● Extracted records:
-- start --

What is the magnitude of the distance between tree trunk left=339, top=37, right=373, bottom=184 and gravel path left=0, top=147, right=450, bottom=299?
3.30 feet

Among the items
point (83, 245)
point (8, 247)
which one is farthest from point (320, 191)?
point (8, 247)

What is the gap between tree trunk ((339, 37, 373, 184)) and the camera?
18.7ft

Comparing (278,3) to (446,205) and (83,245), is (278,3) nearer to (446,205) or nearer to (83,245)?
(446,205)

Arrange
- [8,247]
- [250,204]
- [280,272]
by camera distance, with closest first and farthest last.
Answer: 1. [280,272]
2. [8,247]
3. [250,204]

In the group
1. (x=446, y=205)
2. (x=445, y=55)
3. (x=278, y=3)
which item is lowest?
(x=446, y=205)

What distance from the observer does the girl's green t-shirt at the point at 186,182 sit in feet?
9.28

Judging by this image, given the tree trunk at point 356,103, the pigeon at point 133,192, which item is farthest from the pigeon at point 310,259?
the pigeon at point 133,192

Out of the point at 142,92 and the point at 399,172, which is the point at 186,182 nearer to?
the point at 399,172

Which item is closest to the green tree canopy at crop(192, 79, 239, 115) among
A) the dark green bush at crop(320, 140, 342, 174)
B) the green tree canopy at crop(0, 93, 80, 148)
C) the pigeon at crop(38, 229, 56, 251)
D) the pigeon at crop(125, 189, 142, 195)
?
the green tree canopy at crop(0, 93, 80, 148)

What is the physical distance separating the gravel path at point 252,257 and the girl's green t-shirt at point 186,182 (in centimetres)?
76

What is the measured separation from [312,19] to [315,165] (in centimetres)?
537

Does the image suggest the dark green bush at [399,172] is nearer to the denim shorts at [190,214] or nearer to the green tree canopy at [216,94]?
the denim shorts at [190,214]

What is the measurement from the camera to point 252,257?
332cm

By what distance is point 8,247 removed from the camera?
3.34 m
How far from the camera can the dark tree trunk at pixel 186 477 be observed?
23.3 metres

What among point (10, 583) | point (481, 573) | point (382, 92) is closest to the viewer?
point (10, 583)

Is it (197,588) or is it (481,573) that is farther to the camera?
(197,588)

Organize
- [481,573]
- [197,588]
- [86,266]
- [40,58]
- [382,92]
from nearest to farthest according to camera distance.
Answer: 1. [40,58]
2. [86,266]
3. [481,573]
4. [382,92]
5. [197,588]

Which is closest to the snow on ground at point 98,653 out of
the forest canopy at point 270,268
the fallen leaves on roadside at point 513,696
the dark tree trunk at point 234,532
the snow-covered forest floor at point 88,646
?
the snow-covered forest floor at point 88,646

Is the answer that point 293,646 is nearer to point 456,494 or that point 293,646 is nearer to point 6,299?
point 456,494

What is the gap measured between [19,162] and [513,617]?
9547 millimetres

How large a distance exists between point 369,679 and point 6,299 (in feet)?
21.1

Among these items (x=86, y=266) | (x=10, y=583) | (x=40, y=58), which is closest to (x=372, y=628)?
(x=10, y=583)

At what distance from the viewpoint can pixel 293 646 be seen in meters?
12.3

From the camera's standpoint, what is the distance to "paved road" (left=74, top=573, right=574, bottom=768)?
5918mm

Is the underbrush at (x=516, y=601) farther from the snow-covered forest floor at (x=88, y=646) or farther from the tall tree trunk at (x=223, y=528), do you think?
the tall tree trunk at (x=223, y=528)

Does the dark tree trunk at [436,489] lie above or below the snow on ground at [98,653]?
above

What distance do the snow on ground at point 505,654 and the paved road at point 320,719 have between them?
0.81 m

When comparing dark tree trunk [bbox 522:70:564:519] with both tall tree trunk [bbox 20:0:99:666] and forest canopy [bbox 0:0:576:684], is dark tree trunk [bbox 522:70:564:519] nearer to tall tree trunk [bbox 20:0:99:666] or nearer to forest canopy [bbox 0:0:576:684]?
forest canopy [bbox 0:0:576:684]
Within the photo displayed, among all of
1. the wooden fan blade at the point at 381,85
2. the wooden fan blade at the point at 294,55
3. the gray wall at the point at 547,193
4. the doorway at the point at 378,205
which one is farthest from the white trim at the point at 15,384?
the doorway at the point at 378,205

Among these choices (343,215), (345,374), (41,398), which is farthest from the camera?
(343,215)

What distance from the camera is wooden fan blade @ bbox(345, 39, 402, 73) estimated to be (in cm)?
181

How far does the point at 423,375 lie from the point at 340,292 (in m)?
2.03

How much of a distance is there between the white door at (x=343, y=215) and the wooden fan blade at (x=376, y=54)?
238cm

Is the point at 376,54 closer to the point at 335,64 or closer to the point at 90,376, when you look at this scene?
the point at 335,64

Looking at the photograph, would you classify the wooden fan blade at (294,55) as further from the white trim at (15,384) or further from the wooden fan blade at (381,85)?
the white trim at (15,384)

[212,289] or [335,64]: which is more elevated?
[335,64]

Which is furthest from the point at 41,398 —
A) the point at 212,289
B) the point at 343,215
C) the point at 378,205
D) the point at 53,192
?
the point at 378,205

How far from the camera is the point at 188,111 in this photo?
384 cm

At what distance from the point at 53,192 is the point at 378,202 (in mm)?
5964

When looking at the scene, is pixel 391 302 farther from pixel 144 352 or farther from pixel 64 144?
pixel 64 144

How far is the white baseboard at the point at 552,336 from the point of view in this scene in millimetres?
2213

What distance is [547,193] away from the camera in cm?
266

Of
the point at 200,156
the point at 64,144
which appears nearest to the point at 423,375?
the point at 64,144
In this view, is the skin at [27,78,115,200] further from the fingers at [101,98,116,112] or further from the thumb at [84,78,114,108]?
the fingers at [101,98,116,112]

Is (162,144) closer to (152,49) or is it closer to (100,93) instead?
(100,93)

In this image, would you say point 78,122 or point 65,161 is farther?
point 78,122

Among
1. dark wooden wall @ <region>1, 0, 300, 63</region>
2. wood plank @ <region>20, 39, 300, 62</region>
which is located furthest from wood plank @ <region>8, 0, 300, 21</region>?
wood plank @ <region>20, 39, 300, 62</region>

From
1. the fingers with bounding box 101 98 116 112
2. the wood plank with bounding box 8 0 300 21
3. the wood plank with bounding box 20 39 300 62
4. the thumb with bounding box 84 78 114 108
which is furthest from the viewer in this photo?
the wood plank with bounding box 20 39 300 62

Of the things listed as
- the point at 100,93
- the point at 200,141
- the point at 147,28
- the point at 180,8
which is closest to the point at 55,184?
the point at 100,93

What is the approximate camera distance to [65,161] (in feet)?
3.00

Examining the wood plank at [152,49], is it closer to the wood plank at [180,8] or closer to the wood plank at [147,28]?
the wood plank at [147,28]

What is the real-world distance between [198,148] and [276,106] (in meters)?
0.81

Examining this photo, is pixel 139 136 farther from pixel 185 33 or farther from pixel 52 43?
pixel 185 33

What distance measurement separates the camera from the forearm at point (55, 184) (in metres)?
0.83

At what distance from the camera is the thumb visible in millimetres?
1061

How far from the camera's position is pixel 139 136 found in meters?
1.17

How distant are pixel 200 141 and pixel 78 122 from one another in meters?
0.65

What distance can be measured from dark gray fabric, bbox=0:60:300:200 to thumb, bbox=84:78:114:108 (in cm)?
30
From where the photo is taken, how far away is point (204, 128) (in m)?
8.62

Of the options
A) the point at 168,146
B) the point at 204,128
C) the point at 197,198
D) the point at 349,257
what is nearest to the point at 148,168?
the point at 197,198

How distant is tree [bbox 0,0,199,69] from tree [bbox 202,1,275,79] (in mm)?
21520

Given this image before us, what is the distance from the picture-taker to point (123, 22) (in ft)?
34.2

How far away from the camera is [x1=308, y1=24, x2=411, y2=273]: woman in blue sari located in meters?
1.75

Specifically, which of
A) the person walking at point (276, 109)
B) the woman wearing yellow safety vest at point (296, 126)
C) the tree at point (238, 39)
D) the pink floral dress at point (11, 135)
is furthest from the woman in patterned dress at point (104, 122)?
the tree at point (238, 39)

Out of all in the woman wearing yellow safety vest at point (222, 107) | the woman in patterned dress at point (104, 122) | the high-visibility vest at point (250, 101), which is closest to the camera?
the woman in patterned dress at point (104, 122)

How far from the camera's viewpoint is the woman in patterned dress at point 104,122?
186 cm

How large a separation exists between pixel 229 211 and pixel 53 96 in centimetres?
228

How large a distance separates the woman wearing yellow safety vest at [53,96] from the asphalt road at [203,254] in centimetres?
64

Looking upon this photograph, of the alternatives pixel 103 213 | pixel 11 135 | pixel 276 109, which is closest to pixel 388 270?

-- end --

Copy the records from their first line through the line containing "3. [250,204]", swapping each "camera" for "observer" and leaving everything else unchanged.

● SOLUTION TO THIS PROBLEM:
What is the magnitude of the distance between tree trunk left=339, top=37, right=373, bottom=184 and gravel path left=0, top=147, right=450, bottom=299?
3.30 feet

Among the items
point (83, 245)
point (8, 247)
which one is farthest from point (320, 191)?
point (8, 247)

What is the gap between tree trunk ((339, 37, 373, 184)) and the observer?
18.7ft

Comparing (278,3) to (446,205) and (83,245), is (278,3) nearer to (446,205) or nearer to (83,245)?
(446,205)

Arrange
- [8,247]
- [250,204]
- [280,272]
by observer distance, with closest first and farthest last.
Answer: 1. [280,272]
2. [8,247]
3. [250,204]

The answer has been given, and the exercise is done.